Christian Lorenz Müller
Baum Beugt sich über Baum
am Abend.
Ein Blatt fällt einem Blatt entgegen.
Du schaust dir beim Betrachten zu,
blickst auf die Brücke,
die sich doppelt Schwung gibt.
Ein Angler fischt nach sich selbst.
Langsam schwindet die Schnur,
schwindet das Licht.
Schatten huschen übers Wehr.
13. November 2015 19:10
Christian Lorenz Müller
Morgens wimpert Gras
um die Kastanienaugen.
Tautränen trocknen.
4. Oktober 2015 21:08
Christian Lorenz Müller
Anspruch auf ein Einzelzimmer,
ruhig, mit Blick auf den Park
Feldbetten, ausgelegter Karton,
eine Tiefgarage für tausend Menschen
vor dem OP-Termin
ein Gespräch mit dem Primar
Rotkreuzhelfer versorgen
eine schlecht verheilte Wunde
das Wachstum ihres Kindes
wird durch die Titanplättchen
nicht weiter behindert
Bombensplitter?

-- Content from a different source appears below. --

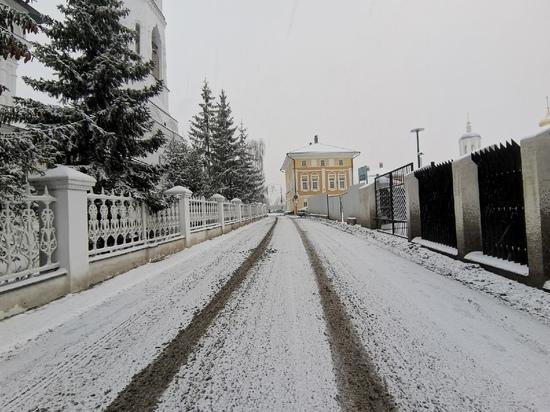 В Тульской области объявлен оранжевый уровень погодной опасности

Nein, mein Junge
hat sich den Schenkel
an Stacheldraht zerrissen
so begradigen wir die Stellung
der Knie, für Schmerzfreiheit
selbst noch in hohem Alter
er wollte unbedingt
als erster unten durch
es wird ein bisschen wehtun
das wird schon wieder
du musst bis Freitag hierbleiben
wir wollen schnellstens weiter
du wirst bald ganz gesund sein
zu Fuß, wenn es sein muss
gute Nacht, ich komme morgen wieder
schlaf, mein Junge, schlaf ein.
18. September 2015 13:35
Christian Lorenz Müller
Rote Striche auf Beton:
Normgröße für vier Räder,
vier Feldbetten, Isomatten
oder auch zehn Decken
auf einer Lage Karton.
Gestern noch aufgeblendete Scheinwerfer,
heute das weiße Glosen
der Augen; erschöpftes Gewisper
anstelle summender Motoren.
Nur die Schranke ist offen:
Exit, Ausgang, Notausgang
in den Nieselregen
der diesseits und jenseits
der Grenze fällt.
14. September 2015 17:01
Christian Lorenz Müller
Als ich aufwachte, nachts,
weich bedeckt, die Matratze
warm unterm Hintern,
dachte ich an die, die gingen,
40 Kilometer gingen, Marathon, ich dachte:
Wo schläft der Rollstuhlfahrer,
den du im Fernsehen sahst,
wo der junge Mann an Krücken,
der nach Schweden wollte?
Deckt sie der Tau?
Drückt eine Plastikflasche
als Kissen ihr Gesicht?
Hier rauscht der Regen,
dort die Autobahn,
und Wien ist weit, so weit.
So dachte ich
und konnte nicht mehr schlafen.
5. September 2015 10:07
Christian Lorenz Müller
Es ist so leicht. Es ist ein zweigeteilter Vers, nicht mehr.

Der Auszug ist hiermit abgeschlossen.